Boy, Real Estate sure has done it again. Without a doubt, this is another Real Estate album. Atlas has all the hallmarks: clean guitars, open chords, the faintest whiff of melancholy. Unfortunately, it doesn’t begin to approach anything resembling an interesting idea.
At its best, the album effectively taps into the mixture of jangly melody and malaise that powered previous record Days, a dreaminess that never quite lets the listener down, even if it never surprises you either. First single “Talking Backward” plumbs these deep wells of feeling, riding an electric-acoustic arpeggio and guitars shot with slap-back reverb for a mildly rocking good time. This is music to mourn a breakup with, ideally while walking home through a rush hour snowstorm. It is wistful without piling on the emotion too thick, for this is a band that specializes in distance, intentional or no, never quite drawing in its audience, and never begging too strongly for them to come back. Highlight and opener “Had to Hear” offers a slower take on these qualities. For better or worse, it is prime Real Estate.

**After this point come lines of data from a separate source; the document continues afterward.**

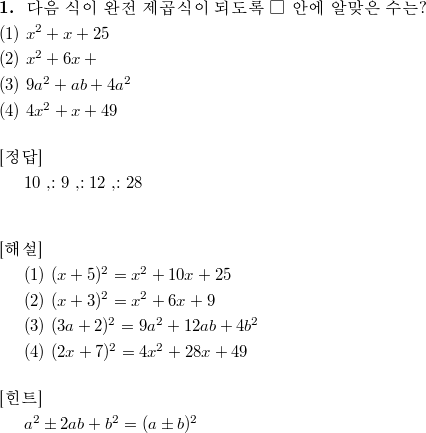 **1.** 다음 식이 완전 제곱식이 되도록 □ 안에 알맞은 수는?

(1) $x^2 + x + 25$

(2) $x^2 + 6x +$

(3) $9a^2 + ab + 4a^2$

(4) $4x^2 + x + 49$

[정답]

10 ,: 9 ,: 12 ,: 28

[해설]

(1) $(x+5)^2 = x^2 + 10x + 25$

(2) $(x+3)^2 = x^2 + 6x + 9$

(3) $(3a+2)^2 = 9a^2 + 12ab + 4b^2$

(4) $(2x+7)^2 = 4x^2 + 28x + 49$

[힌트]

$a^2 \pm 2ab + b^2 = (a \pm b)^2$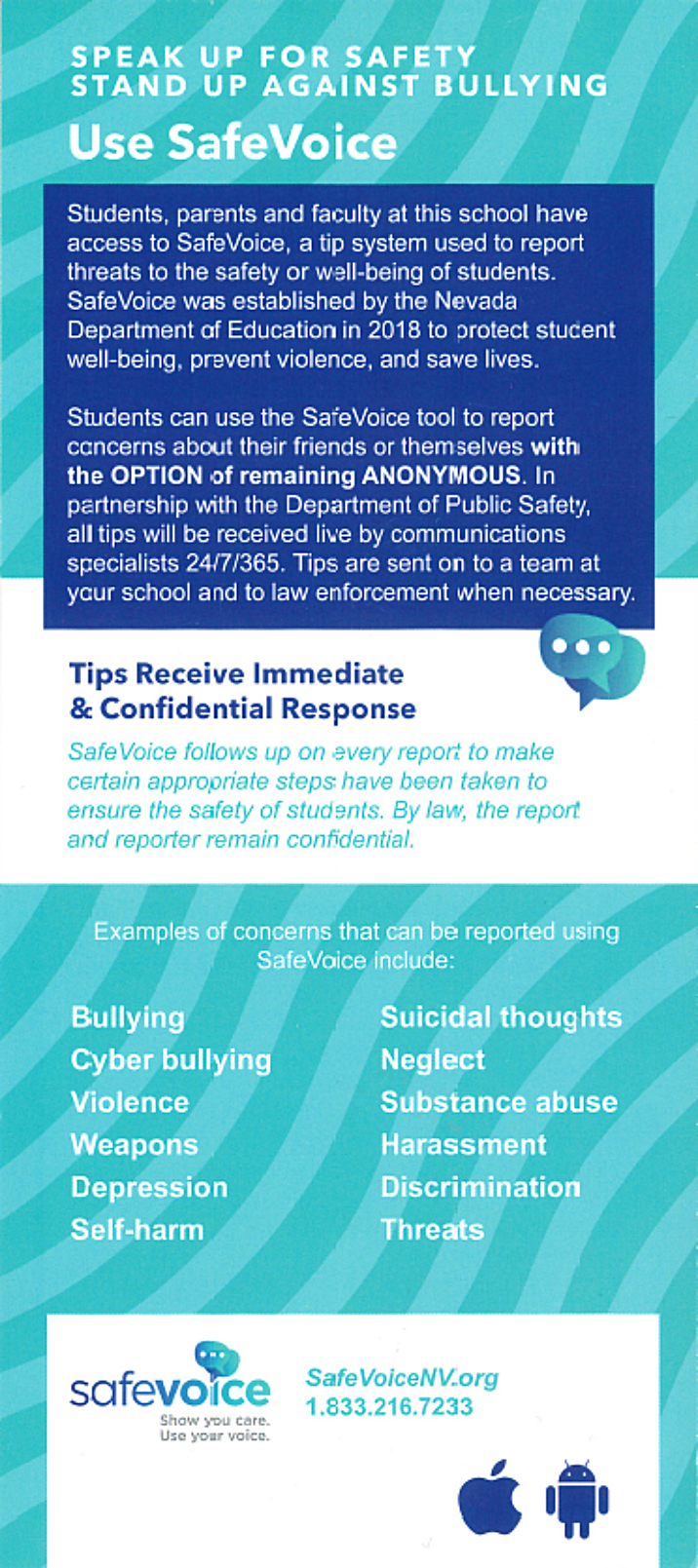 SPEAK UP FOR SAFETY
STAND UP AGAINST BULLYING

Use SafeVoice

Students, parents and faculty at this school have access to SafeVoice, a tip system used to report threats to the safety or well-being of students. SafeVoice was established by the Nevada Department of Education in 2018 to protect student well-being, prevent violence, and save lives.

Students can use the SafeVoice tool to report concerns about their friends or themselves with the OPTION of remaining ANONYMOUS. In partnership with the Department of Public Safety, all tips will be received live by communications specialists 24/7/365. Tips are sent on to a team at your school and to law enforcement when necessary.

Tips Receive Immediate & Confidential Response

SafeVoice follows up on every report to make certain appropriate steps have been taken to ensure the safety of students. By law, the report and reporter remain confidential.

Examples of concerns that can be reported using SafeVoice include:

Bullying
Cyber bullying
Violence
Weapons
Depression
Self-harm

Suicidal thoughts
Neglect
Substance abuse
Harassment
Discrimination
Threats

safevoice
Show you care. Use your voice.

SafeVoiceNV.org
1.833.216.7233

Certainly for worse are the diminishing returns offered on that same formula throughout Atlas. “The Bend” presses the band’s laid-back vibe into dangerously yacht-rock territory, sounding like nothing so much as Weather Channel background music. “Primitive” and “Past Lives” fare no better, offering melody diluted of all hints of electricity, excitement or unpleasantness, just the soundtrack to a coma. And worse still is “April’s Song”, an instrumental that threatens to have an interesting idea before dragging it along for three-and-a-half minutes without development. It hardly even qualifies as half of a song, and could be more accurately described as the loosest of practice-room jams, something a band goofs off with before settling into actual work. Have our standards fallen so low that an act this clearly lazy can become accepted as true work?
Though the record cleans up some with the drifting “How Might I Live” and a quick hit of sadness from closer “Navigator”, these are but mild highpoints in a waste of still-milder mediocrity. In this sense it hews closely to the band’s self-titled debut, a record I strain now to even remember. Yet, both are not too distant from the triumph of Days. If their constituent parts are near identical, why does the one succeed where the others fail? For a band whose main calling card is its lack of tension, that vital energy driving all rock and roll, this is a tough question to answer. It might just come down to the quality of individual songs and chord progressions, though once again, it is hard to distinguish one from the others. One thing is clear, however: with such of wealth of new music competing for our ears, the gruel-bland stylings of Atlas barely merit a chance listen. In fact, like a jangle-pop case of the plague, it should be avoided at all costs.